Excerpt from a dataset
>> Begin

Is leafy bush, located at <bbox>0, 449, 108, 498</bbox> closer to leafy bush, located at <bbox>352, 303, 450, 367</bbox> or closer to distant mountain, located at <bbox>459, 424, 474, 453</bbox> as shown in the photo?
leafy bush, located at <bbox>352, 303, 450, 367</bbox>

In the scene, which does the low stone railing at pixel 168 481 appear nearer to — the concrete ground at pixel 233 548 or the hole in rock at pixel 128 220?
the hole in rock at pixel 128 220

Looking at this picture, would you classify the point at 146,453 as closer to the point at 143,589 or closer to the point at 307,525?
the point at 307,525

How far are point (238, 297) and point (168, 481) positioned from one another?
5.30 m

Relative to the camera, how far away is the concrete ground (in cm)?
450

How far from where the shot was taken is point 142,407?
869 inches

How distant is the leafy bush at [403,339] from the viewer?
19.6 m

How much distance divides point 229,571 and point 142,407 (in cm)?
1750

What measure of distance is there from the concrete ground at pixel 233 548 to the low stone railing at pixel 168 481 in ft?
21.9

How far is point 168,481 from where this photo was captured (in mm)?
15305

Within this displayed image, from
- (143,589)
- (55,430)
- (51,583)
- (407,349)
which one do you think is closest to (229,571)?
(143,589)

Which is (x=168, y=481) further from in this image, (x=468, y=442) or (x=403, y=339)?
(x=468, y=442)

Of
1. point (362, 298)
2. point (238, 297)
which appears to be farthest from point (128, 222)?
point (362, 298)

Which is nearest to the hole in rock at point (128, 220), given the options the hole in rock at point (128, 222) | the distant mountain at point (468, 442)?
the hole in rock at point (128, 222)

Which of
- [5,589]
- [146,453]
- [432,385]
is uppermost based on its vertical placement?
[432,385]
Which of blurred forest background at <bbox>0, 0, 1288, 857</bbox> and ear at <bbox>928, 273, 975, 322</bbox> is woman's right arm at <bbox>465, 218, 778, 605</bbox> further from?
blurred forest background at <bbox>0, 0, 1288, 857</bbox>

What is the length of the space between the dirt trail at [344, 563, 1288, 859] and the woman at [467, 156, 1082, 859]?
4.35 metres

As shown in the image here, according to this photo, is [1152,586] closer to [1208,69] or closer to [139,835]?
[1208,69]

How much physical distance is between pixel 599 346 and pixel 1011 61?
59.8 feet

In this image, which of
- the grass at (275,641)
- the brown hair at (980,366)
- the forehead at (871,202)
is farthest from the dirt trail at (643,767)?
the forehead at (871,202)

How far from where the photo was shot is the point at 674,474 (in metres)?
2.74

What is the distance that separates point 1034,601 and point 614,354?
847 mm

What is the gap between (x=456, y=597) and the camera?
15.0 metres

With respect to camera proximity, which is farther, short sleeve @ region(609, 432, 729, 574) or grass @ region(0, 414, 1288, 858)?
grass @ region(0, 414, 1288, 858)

>> End

_Work to be completed:_ Reproduce all of the entries above word for word, keeping each line unchanged and in its original order.

_The response:_
Is leafy bush, located at <bbox>0, 449, 108, 498</bbox> closer to leafy bush, located at <bbox>352, 303, 450, 367</bbox> or closer to distant mountain, located at <bbox>459, 424, 474, 453</bbox> as shown in the photo?
leafy bush, located at <bbox>352, 303, 450, 367</bbox>

In the scene, which does the low stone railing at pixel 168 481 appear nearer to — the concrete ground at pixel 233 548 or the hole in rock at pixel 128 220?
the hole in rock at pixel 128 220

Looking at this picture, would you classify the point at 146,453 as closer to the point at 143,589 or closer to the point at 307,525?
the point at 307,525

How far are point (238, 297) and point (168, 481) positioned from one another?
5.30 m

Relative to the camera, how far away is the concrete ground (in cm)?
450

How far from where the shot was taken is point 142,407?
869 inches

How distant is the leafy bush at [403,339] from the viewer?
19.6 m

How much distance divides point 229,571 and point 142,407 (in cm)?
1750

What measure of distance is there from the concrete ground at pixel 233 548 to the low stone railing at pixel 168 481 in ft?
21.9

How far is point 168,481 from where this photo was captured (in mm)?
15305

Within this displayed image, from
- (143,589)
- (55,430)
- (51,583)
- (407,349)
which one do you think is closest to (229,571)?
(143,589)

Which is (x=168, y=481) further from in this image, (x=468, y=442) or (x=403, y=339)?
(x=468, y=442)

Of
1. point (362, 298)
2. point (238, 297)
which appears to be farthest from point (128, 222)?
point (362, 298)

Which is nearest to the hole in rock at point (128, 220), given the options the hole in rock at point (128, 222) | the distant mountain at point (468, 442)?
the hole in rock at point (128, 222)

Which of
- [5,589]
- [146,453]
- [432,385]
is uppermost based on its vertical placement?
[432,385]
Which of blurred forest background at <bbox>0, 0, 1288, 857</bbox> and ear at <bbox>928, 273, 975, 322</bbox> is woman's right arm at <bbox>465, 218, 778, 605</bbox> further from?
blurred forest background at <bbox>0, 0, 1288, 857</bbox>

What is the length of the space between the dirt trail at [344, 563, 1288, 859] and the woman at [467, 156, 1082, 859]?
4.35 metres

As shown in the image here, according to this photo, is [1152,586] closer to [1208,69] or closer to [139,835]?
[1208,69]

How much physical distance is between pixel 599 346 and pixel 1011 61?
59.8 feet

In this image, which of
- the grass at (275,641)
- the brown hair at (980,366)
- the forehead at (871,202)
is farthest from the dirt trail at (643,767)?
the forehead at (871,202)

How far from where the photo was shot is the point at 674,474 (in metres)?
2.74

What is the distance that separates point 1034,601 and point 614,354?
847 mm

What is the gap between (x=456, y=597) and the camera?
15.0 metres

With respect to camera proximity, which is farther, short sleeve @ region(609, 432, 729, 574) or grass @ region(0, 414, 1288, 858)?
grass @ region(0, 414, 1288, 858)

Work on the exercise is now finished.